• [WHAT THE TASK REQUIRES] Copy out again the lines of the listing below, starting at the line that contains "From what is" and ending at the final line of the listing, both included.

• [Spatial reasoning dataset excerpts]
:::

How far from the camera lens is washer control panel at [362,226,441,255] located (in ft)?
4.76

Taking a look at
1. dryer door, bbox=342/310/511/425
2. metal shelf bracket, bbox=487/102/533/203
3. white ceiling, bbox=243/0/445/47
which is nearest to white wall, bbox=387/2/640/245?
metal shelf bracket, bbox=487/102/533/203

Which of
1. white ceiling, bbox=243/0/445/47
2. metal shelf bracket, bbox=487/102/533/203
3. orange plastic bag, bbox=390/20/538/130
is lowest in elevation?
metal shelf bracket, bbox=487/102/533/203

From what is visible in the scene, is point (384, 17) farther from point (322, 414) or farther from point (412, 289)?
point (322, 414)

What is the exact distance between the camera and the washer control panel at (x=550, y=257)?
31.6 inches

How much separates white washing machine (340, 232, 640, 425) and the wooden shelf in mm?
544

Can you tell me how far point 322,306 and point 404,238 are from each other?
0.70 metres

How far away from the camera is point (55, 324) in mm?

:::

• [REPLY TO THE EXERCISE]
From what is visible in the scene, is point (384, 17) farther from point (322, 414) or farther from point (412, 289)?
point (322, 414)

What is the exact distance between the camera and the washer control panel at (x=550, y=257)?
31.6 inches

How much separates white washing machine (340, 232, 640, 425) and the wooden shelf in mm?
544

Can you tell me how far point 322,306 and point 404,238 are from each other?
0.70 metres

How far away from the camera is point (55, 324) in mm?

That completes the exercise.